The Inaccurate Portrayal of Mental Health in Television

Kalia Richardson, News Editor

Every case is different. The chances of an individual morphing into a reptilian like beast with rhinoceros tusks and abducting young girls, presents an unlikely case. With reference to the recently released movie “Split” the main character experiences 23 personas as a result of Dissociative Identity Disorder. The hit Netflix series “13 Reasons Why” features a fictional character who hangs herself and mysteriously leaves 13 tapes explaining why she killed herself. Examples of such dramatized media exist solely for entertainment.

Actors, screenwriters, directors all make a living off of the attention span of the audience. Their reaction equates to big buck salaries. The audience must comprehend that they want to produce attention grabbing material. Through the insertion of touchy subjects recurring through news outlets, they can drag in an eager audience.

In today’s day and age, many children at the start of middle school have smartphones, meaning Wi-Fi capabilities meaning access to just about any movie and TV show through the internet. Preteens and teenagers have access to mature content, unsupervised by adults and only discussed in social circles at school and between other young watchers. Watchers visualize the aftermath of fatal events, drawing them to consider the result of suicidal thoughts. Additionally, seeking help from trustworthy figures is left bluntly out of the question as the exposure to violence grows.
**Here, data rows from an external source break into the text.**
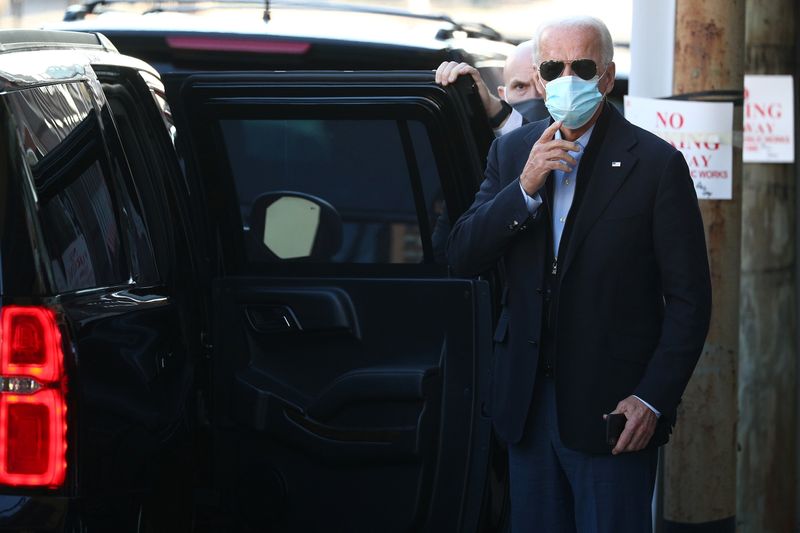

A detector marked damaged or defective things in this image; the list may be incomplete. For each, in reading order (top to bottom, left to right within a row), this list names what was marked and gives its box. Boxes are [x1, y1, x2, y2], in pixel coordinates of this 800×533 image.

rust stain on pole [664, 0, 744, 524]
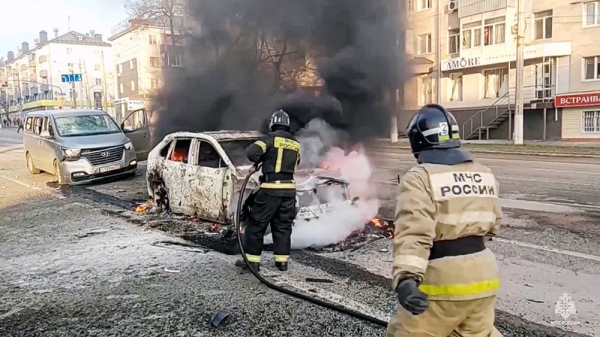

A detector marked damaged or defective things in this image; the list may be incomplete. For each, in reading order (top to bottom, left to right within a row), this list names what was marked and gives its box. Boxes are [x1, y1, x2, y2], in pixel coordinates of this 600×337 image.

burned car [145, 130, 356, 224]
charred car body [145, 130, 356, 224]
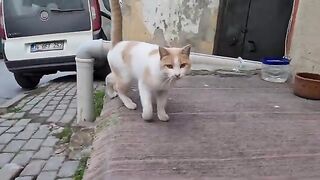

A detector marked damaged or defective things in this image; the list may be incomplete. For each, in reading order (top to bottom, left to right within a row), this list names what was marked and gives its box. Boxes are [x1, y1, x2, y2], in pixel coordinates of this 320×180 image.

peeling paint on wall [121, 0, 219, 53]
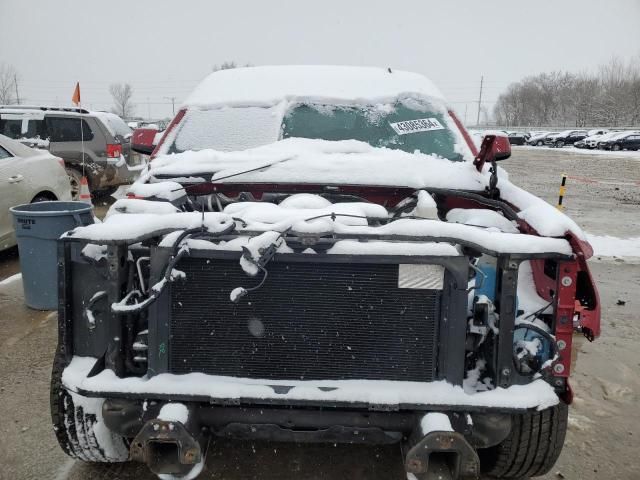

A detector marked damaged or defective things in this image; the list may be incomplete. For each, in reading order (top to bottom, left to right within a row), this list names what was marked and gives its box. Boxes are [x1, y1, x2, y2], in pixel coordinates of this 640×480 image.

damaged front end [53, 186, 600, 478]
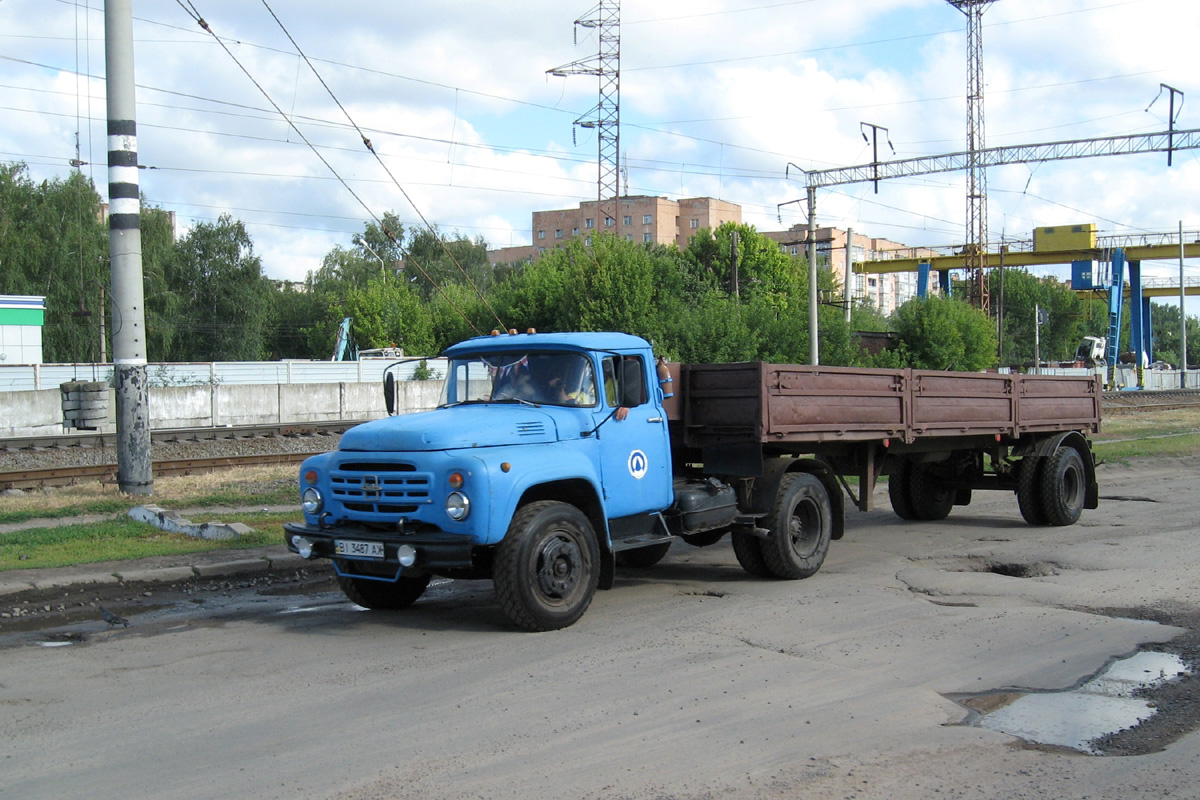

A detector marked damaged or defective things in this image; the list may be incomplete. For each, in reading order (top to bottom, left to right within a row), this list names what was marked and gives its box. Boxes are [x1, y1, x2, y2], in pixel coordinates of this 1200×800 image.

cracked asphalt road [2, 456, 1200, 800]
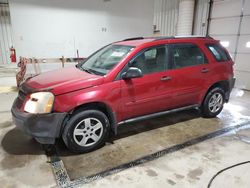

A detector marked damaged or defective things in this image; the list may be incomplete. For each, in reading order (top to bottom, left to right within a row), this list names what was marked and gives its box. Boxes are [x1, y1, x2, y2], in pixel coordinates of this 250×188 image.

exposed headlight area [23, 92, 54, 114]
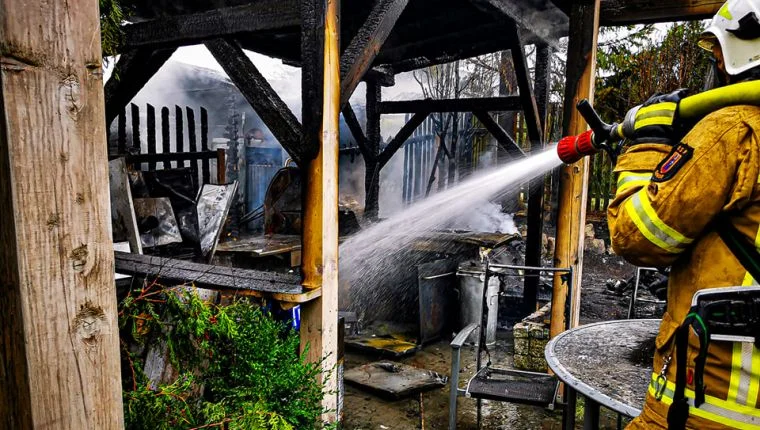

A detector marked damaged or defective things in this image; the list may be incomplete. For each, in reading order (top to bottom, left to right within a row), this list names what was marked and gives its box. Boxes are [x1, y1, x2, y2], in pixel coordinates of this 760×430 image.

The major issue revolving around this exploitation remains the poor portrayal of mental illness. Some critics see the message in “13 Reasons Why” as glorifying the concept of suicide, through the accounts of its protagonist Hannah, an ignored and bullied teen.

Oftentimes, those diagnosed with the disorder appear as monsters, as seen in “Split,” when in reality they are normal people who may unfortunately struggle with the basic procedures of life. These so-called creatures are normal human beings seeking help.

The help they receive appears either distant or insufficient. Psychologists and therapists portrayed as careless and the patient’s characterize them as invaluable and an embarrassment.  In the T.V. show, “American Crime” the protagonist, Taylor, dreads the occasional counselor visit in order to discuss his sexual orientation and a social media scandal (Pictures of him unconscious after being drugged and assaulted at a school party surface the internet). The discomfort towards a therapist produces a negative air in the minds of curious and learning youth. In extreme cases, they’re placed in psychiatric wards, left to rot, with no hope for cures or rehabilitation. As seen in the film “A Cure for wellness,” sick patients sent to a health center in Switzerland cease to progress.

In an even more dramatic light, episodes and movies conclude on eerie and unexpected notes–all in order to keep the audience on their toes, clawing for a sequel. Every single person with a diagnosis does not experience an inevitable death or inescapable rehabilitation center, many situations exist where they seek help and recover. Excluding such a valuable step in the process of battling a disorder proves that the producers are not creating a movie in the effort to help those in need. A film and a mystical plot reign superior.

When it comes to concluding on this topic, recognizing the disorder and exposing it to the audiences demonstrates that such disorders exist. Maybe not to such extreme degrees, but there are individuals out there that suffer with mental illness. As seen in “Split” “13 Reasons Why” “A Cure for Wellness,” etc… they project characters in a negative light leaving out ways to recuperate. The right resources need to be recognized either during or after the show, if they’d like to halt their streak of miserably portraying mental illness.